Reflections on the Green Property Summit 2025: Lessons in Carbon, Energy and Leadership
- LCA link
- Aug 21
- 4 min read
Written by Francisco Carbajal
Attending the Green Property Summit 2025 provided a clear picture of both the opportunities and challenges facing Aotearoa’s built environment as we work towards decarbonisation. The sessions moved between international perspectives, practical industry solutions, and political discussion, but the common threads were carbon, energy, and the urgency of transition.

Jorge Chapa, Chief Impact Officer at the Green Building Council of Australia, outlined how Green Star Buildings has rapidly scaled across Australia. In just a few years more than 730 projects have registered, many designed as fully electric. What was once seen as overly ambitious is now widely accepted, and the finance sector has been a major driver. Investors increasingly require evidence of embodied-carbon limits, electrification, and refrigerant standards, and certification provides that assurance. This shift shows how quickly market expectations can reset when policy and finance align.

From Europe, Diane Lacoste-Chevalier, Head of the Trade Section at the EU Delegation to New Zealand, presented the European Union’s approach. Minimum energy performance standards are now legally binding, renovation rates are being doubled, and all new buildings must be zero-emission by 2030. Embodied-carbon reporting is moving from voluntary to mandatory. The scale and clarity of Europe’s direction demonstrated what is possible when governments, industry, and finance commit together. For New Zealand, it underlined the need to accelerate our pace.
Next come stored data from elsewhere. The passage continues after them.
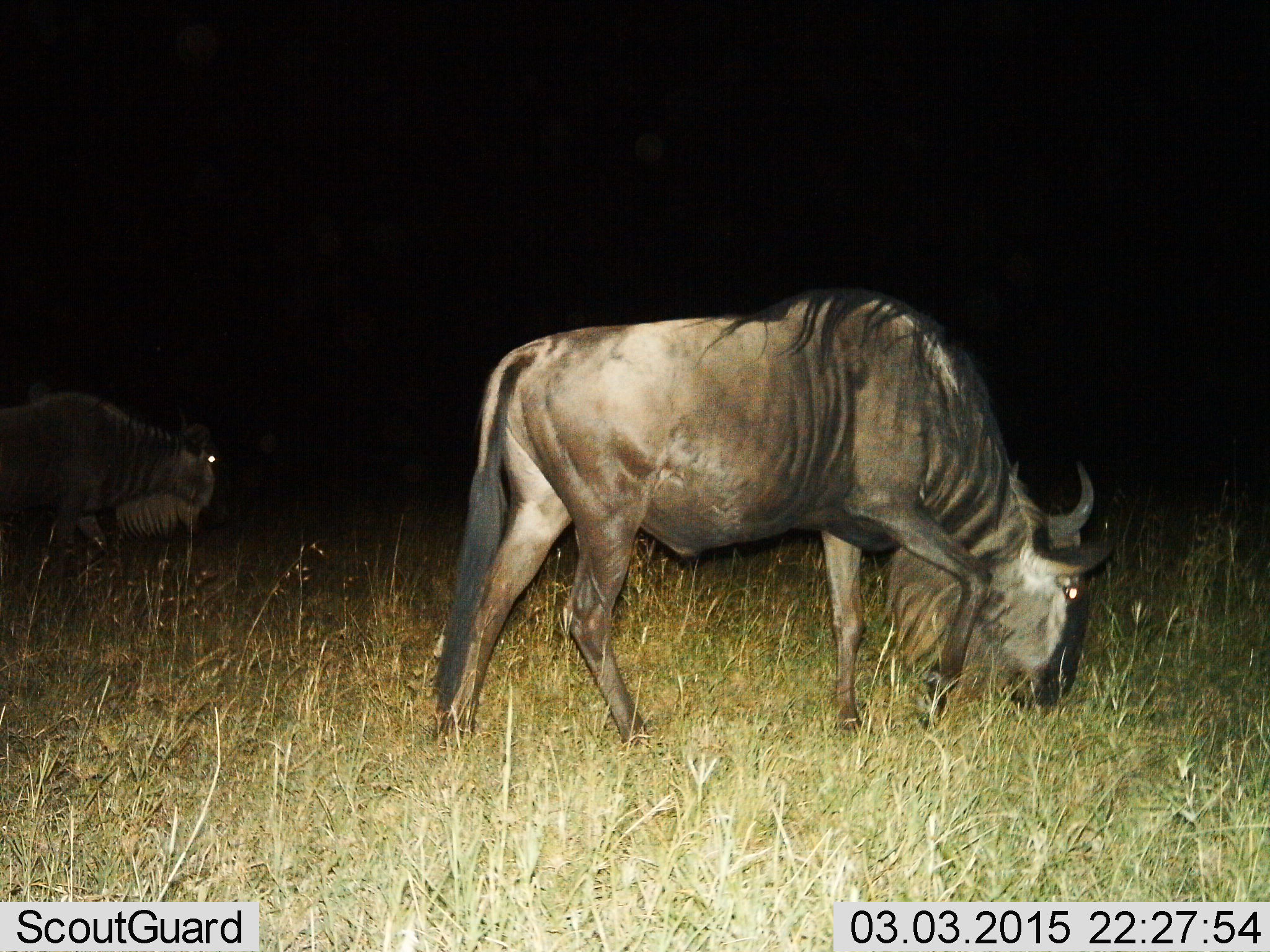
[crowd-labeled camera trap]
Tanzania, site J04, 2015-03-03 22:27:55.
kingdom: Animalia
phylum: Chordata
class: Mammalia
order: Artiodactyla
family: Bovidae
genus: Connochaetes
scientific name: Connochaetes taurinus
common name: blue wildebeest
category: wildebeest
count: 2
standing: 0%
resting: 0%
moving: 40%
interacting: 0%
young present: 0%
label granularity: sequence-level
Closer to home, the conversation returned frequently to retrofit and reuse. Liann Lim from DEXUS shared the example of Sydney’s Quay Quarter Tower, where retaining 60% of the original structure avoided more than 12,000 tonnes of embodied carbon while delivering a modern commercial building. Projects like this highlight that demolition and rebuild is not always the most sustainable or cost-effective choice, and that adaptive reuse can deliver both climate and economic value.
Materials were also a focus. Holcim New Zealand described the rollout of its ECOPact low-carbon concrete, which reduces embodied carbon by around 30%, supported by new infrastructure to scale production locally. Alternatives such as wool and harakeke composites were also highlighted, alongside the potential of New Zealand’s volcanic geology to support lower-carbon binders. The products are available, but consistent specification and adoption remain the challenge.
The importance of cultural perspectives was also recognised. Dean Fraser spoke about the word whenua, which refers not only to land but also to placenta, emphasising the life-giving connection we all share. It was a reminder that carbon and energy challenges are not only technical but also cultural, shaping how we view responsibility for the land and resources we rely on.
Finance and policy signals threaded through the day. Joanna Silver from Westpac and Helen Marnie from the Local Government Funding Agency explained how sustainable capital is already flowing, with around a third of NZX-listed debt now linked to sustainability. Councils are issuing green bonds, and international markets are setting increasingly strict disclosure expectations. While much of New Zealand’s approach remains voluntary, the sense was clear that compulsion will come through mandatory ratings, embodied-carbon limits, and stricter codes.
International leadership also featured. Matt Kean, Chair of Australia’s Climate Change Authority and former NSW Treasurer and Minister for Energy and Environment, spoke about the importance of policy certainty and how ambitious decisions in New South Wales unlocked large-scale investment in clean energy and buildings. His message was that setting clear rules and staying the course creates confidence for industry to invest.

The day ended with Dr Megan Woods, former Minister and now Opposition Spokesperson for Energy and Resources. She acknowledged the scale of the challenge in decarbonising the building sector and the political difficulty of pushing through stronger standards. Her remarks reinforced that while industry leadership is critical, regulatory certainty and long-term direction across political cycles are just as important if New Zealand is to make meaningful progress.

The summit closed on a more personal and hopeful note with the Emerging Leader and Future Thinker handover. Having been named the inaugural Emerging Leader by the New Zealand Green Building Council in 2024, it was meaningful to see the next generation recognised on stage. The future of our industry is in capable hands.
I left the summit with two clear impressions. First, New Zealand still has a gap between ambition and action. Voluntary adoption and incremental change will not be enough to reach our climate targets. Second, the pathways forward are already proven. International examples, local product innovation, cultural perspectives, and finance trends all point in the same direction. The question is how quickly we embed these practices as the norm.

The summit reinforced that carbon and energy are not peripheral issues. They are central to the future of the property sector. While progress has been uneven, I left optimistic. The future of our built environment will be low-carbon, circular and regenerative, and the challenge is how quickly we can make that future arrive.